Mais quand même, merci de rester discret, merci de vous désolidariser des terroristes, merci d'être « compatibles avec les valeurs de la France »... Tout ceci bien évidemment pue. Et si seulement j'étais spécialiste du sujet j'irais jusqu'à dire que cela fait partie de la stratégie des terroristes. En stigmatisant ainsi sans trop l'avouer les musulmans, risque d'émerger un sentiment de rejet dans cette population, avec les potentielles conséquences que l'on connait. En persistant à pointer du doigt les musulmans, en les enjoignant à faire des efforts, on sous-entend qu'ils ne sont pas des citoyens normaux, qu'ils ont une particularité que nous sommes déjà bien gentils d'accepter. Et c'est dangereux.

Une des dernières illustrations de ce délire laïc c'est l'affaire du burkini. Le burkini, habile mot-valise entre burqa et bikini, est une sorte de combinaison de baignade permettant aux femmes qui le souhaite de profiter des plaisirs de la plage dans le respect de leur interprétation de l'islam.
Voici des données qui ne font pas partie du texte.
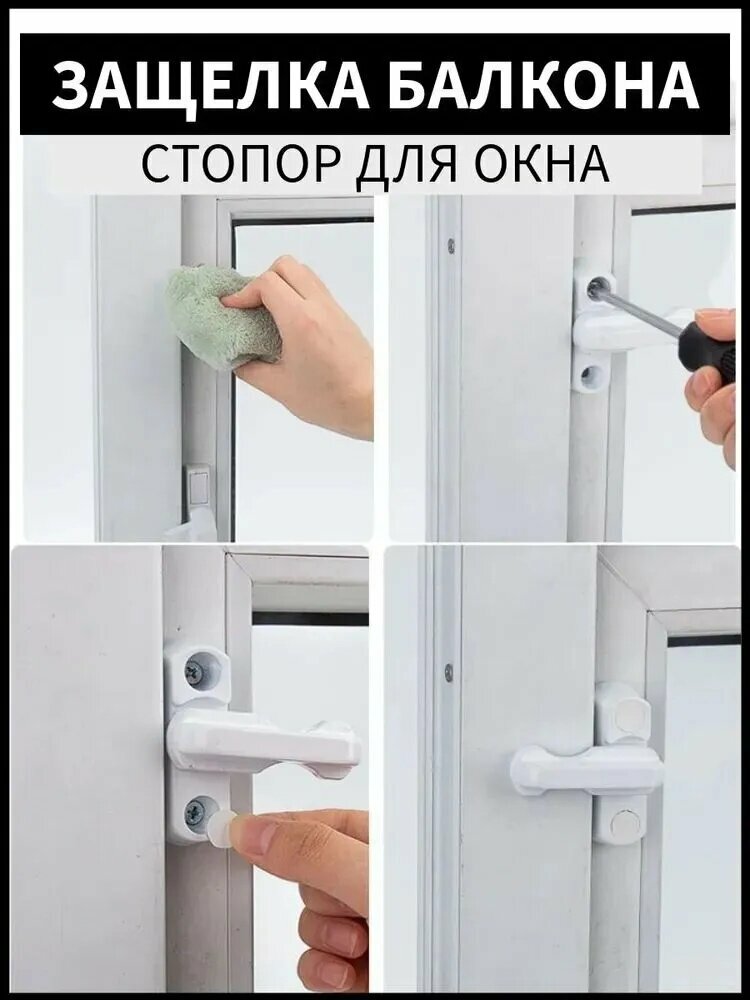 ЗАЩЕЛКА БАЛКОНА
СТОПОР ДЛЯ ОКНА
Pas de quoi fouetter un chat, donc, mais voilà. On craint le trouble à l'ordre public. Ou l'asservissement de la femme. Si le premier point confine au ridicule, le second peut amener un débat (où je m'échinerais à défendre la liberté de chacun à se vêtir comme il le souhaite, dans le respect de la pudeur d'autrui). Mais il me semble que là aussi on se réfugie derrière un épouvantail pour ne pas parler d'Islam.

La situation tourne donc au ridicule, et on se retrouve avec des agents en uniforme pressant les femmes sur les plages de se dévêtir au risque d'encourir une amende. Si j'étais mauvaise langue je dirais que c'est une curieuse façon de défendre les droits de la femme. Ah ben je l'ai dit.

À gauche, individu dangereux s'attaquant aux valeurs de la République ;
à droite, femme courageuse défiant le terrorisme islamiste.
Laissons les musulmans tranquilles ! Acceptons-les enfin comme des citoyens à part entière, cessons de les voir comme des menaces pour notre mode de vie, des membres d'une secte qui ne cesseraient de réclamer des droits particuliers. Et pour finir sur ce chapitre, proposer des plats sans porc dans les cantines scolaires n'est pas une concession faite à la laïcité (laïcité qui s’accommode bien du poisson tous les vendredis), c'est une évolution normale, conséquente à l'évolution de la population (où la proportion de végétariens augmente par ailleurs).

Concluons

Ce que j'ai essayé de vous dire dans cet article complètement décousu, c'est que le terrorisme ne laisse pas seulement des blessures physiques mais aussi des stigmates idéologiques. En provoquant la peur chez une population, il pousse la classe politique à exploiter indûment cette peur, ne créant rien d'autres que des centaines de bombes à retardement, tapies dans l'ombre, sans en désamorcer aucune.

Il est de la responsabilité du citoyen éclairé, toi (é)lecteur, de ne pas tomber dans ce piège.

Finissons enfin sur les quelques mots de Jens Stoltenberg, ancien premier ministre norvégien, à la suite de la tuerie d'Utoya : « Nous allons répondre à la terreur par plus de démocratie, plus d'ouverture et de tolérance. » Les contextes norvégiens et français sont largement différents, mais ceci ne nous empêche pas de nous en inspirer.